EXERCISE DATA
——
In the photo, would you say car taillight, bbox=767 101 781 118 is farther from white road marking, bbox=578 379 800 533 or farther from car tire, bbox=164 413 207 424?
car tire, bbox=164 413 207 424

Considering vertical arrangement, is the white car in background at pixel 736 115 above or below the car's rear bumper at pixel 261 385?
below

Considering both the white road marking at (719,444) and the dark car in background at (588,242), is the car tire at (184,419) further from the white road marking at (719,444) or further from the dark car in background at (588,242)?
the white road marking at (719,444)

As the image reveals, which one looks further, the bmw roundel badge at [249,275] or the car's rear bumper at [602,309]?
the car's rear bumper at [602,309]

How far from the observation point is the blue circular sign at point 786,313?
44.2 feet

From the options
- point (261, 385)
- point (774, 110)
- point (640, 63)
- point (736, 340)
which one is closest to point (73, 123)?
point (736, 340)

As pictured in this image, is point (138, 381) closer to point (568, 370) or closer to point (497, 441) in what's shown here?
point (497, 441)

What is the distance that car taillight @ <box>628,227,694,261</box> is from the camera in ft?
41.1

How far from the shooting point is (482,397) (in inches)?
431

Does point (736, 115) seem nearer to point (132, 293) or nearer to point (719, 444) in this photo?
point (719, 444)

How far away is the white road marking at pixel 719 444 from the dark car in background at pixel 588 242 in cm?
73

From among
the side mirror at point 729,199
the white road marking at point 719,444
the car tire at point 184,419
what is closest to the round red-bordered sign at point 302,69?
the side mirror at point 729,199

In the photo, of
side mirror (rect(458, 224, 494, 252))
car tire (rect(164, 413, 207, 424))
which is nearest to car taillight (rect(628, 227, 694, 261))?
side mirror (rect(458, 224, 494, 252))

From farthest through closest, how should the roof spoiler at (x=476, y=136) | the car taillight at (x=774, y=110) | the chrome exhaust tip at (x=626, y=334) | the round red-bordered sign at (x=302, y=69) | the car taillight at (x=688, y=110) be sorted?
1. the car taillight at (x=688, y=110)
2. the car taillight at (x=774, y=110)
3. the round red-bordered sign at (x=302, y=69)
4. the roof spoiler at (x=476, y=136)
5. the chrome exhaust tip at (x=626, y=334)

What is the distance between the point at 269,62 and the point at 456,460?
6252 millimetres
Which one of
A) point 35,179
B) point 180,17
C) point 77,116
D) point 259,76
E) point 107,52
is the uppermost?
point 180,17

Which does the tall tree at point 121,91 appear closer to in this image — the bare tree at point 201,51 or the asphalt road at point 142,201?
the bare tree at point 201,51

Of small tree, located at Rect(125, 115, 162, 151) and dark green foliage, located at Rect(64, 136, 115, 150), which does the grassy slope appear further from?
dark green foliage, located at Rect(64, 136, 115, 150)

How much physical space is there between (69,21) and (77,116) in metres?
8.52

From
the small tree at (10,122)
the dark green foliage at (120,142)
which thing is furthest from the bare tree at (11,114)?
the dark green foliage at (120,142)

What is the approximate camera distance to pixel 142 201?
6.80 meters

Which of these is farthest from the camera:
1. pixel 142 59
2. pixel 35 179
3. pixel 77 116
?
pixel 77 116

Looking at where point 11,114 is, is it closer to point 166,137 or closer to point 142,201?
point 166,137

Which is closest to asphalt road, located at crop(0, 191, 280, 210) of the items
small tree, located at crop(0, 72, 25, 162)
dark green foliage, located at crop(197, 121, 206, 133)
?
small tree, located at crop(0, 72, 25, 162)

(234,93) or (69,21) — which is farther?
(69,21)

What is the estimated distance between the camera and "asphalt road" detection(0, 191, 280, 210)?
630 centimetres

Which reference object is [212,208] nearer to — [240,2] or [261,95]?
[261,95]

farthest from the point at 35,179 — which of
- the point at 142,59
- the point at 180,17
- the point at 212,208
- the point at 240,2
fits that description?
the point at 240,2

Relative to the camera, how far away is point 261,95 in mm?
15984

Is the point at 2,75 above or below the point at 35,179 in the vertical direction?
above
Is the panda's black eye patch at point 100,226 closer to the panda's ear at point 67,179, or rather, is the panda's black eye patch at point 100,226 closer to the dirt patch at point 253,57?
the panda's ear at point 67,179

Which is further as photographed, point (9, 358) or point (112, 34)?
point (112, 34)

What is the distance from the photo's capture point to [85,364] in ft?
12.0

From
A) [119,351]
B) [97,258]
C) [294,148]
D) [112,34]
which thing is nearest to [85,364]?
——
TASK INSTRUCTIONS
Take the entries above and copy them out exactly.

RESPONSE TO THIS EXERCISE
In the photo, would you say car taillight, bbox=767 101 781 118 is farther from white road marking, bbox=578 379 800 533 or farther from car tire, bbox=164 413 207 424?
car tire, bbox=164 413 207 424

Considering vertical arrangement, is the white car in background at pixel 736 115 above or below the car's rear bumper at pixel 261 385?
below

Considering both the white road marking at (719,444) and the dark car in background at (588,242), is the car tire at (184,419) further from the white road marking at (719,444) or further from the dark car in background at (588,242)?
the white road marking at (719,444)

As the image reveals, which one looks further, the bmw roundel badge at [249,275] or the car's rear bumper at [602,309]?
the car's rear bumper at [602,309]

How far from the observation point is the blue circular sign at point 786,313?
44.2 feet

From the options
- point (261, 385)
- point (774, 110)
- point (640, 63)
- point (736, 340)
which one is closest to point (73, 123)?
point (736, 340)

As pictured in this image, is point (138, 381) closer to point (568, 370) or closer to point (497, 441) in what's shown here?
point (497, 441)

What is the distance that car taillight @ <box>628,227,694,261</box> is from the camera in ft?
41.1

How far from the shooting point is (482,397) (in inches)?
431

Does point (736, 115) seem nearer to point (132, 293) or nearer to point (719, 444) in this photo?
point (719, 444)

How far away is the white road marking at pixel 719 444 from the dark car in background at pixel 588 242 in cm?
73

From among
the side mirror at point 729,199
the white road marking at point 719,444
the car tire at point 184,419
what is closest to the round red-bordered sign at point 302,69?
the side mirror at point 729,199

In the photo, of
side mirror (rect(458, 224, 494, 252))
car tire (rect(164, 413, 207, 424))
which is nearest to car taillight (rect(628, 227, 694, 261))?
side mirror (rect(458, 224, 494, 252))

From farthest through closest, how should the roof spoiler at (x=476, y=136) | the car taillight at (x=774, y=110) | the chrome exhaust tip at (x=626, y=334) | the round red-bordered sign at (x=302, y=69) | the car taillight at (x=688, y=110) be sorted?
1. the car taillight at (x=688, y=110)
2. the car taillight at (x=774, y=110)
3. the round red-bordered sign at (x=302, y=69)
4. the roof spoiler at (x=476, y=136)
5. the chrome exhaust tip at (x=626, y=334)

What is the distance between the point at 269,62 and the point at 456,460?
6252 millimetres
Which one of
A) point 35,179
B) point 180,17
C) point 77,116
D) point 259,76
E) point 107,52
is the uppermost?
point 180,17

Which does the tall tree at point 121,91 appear closer to in this image — the bare tree at point 201,51 or the asphalt road at point 142,201?
the bare tree at point 201,51

Of small tree, located at Rect(125, 115, 162, 151) and dark green foliage, located at Rect(64, 136, 115, 150), which does the grassy slope appear further from?
dark green foliage, located at Rect(64, 136, 115, 150)

How much physical space is there between (69,21) and (77,116) in metres?
8.52

From
the small tree at (10,122)
the dark green foliage at (120,142)
which thing is furthest from the bare tree at (11,114)?
the dark green foliage at (120,142)

What is the approximate camera distance to pixel 142 201?
6.80 meters

Which of these is farthest from the camera:
1. pixel 142 59
2. pixel 35 179
3. pixel 77 116
?
pixel 77 116

Looking at where point 11,114 is, is it closer to point 166,137 or closer to point 142,201?
point 166,137

Which is closest to asphalt road, located at crop(0, 191, 280, 210) of the items
small tree, located at crop(0, 72, 25, 162)
dark green foliage, located at crop(197, 121, 206, 133)
?
small tree, located at crop(0, 72, 25, 162)

(234,93) or (69,21) — which is farther?
(69,21)

What is the estimated distance between the camera and "asphalt road" detection(0, 191, 280, 210)?
630 centimetres

Which reference object is [212,208] nearer to — [240,2] or [261,95]?
[261,95]

farthest from the point at 35,179 — which of
- the point at 142,59
- the point at 180,17
- the point at 212,208
- the point at 240,2
fits that description?
the point at 240,2

Relative to the camera, how far away is point 261,95 in mm?
15984

Is the point at 2,75 above or below the point at 35,179 in the vertical direction?
above
Is the panda's black eye patch at point 100,226 closer to the panda's ear at point 67,179, or rather, is the panda's black eye patch at point 100,226 closer to the dirt patch at point 253,57?
the panda's ear at point 67,179

Which is further as photographed, point (9, 358) or point (112, 34)?
point (112, 34)

What is the distance from the photo's capture point to [85,364] in ft?
12.0

From
A) [119,351]
B) [97,258]
C) [294,148]
D) [112,34]
which thing is nearest to [85,364]?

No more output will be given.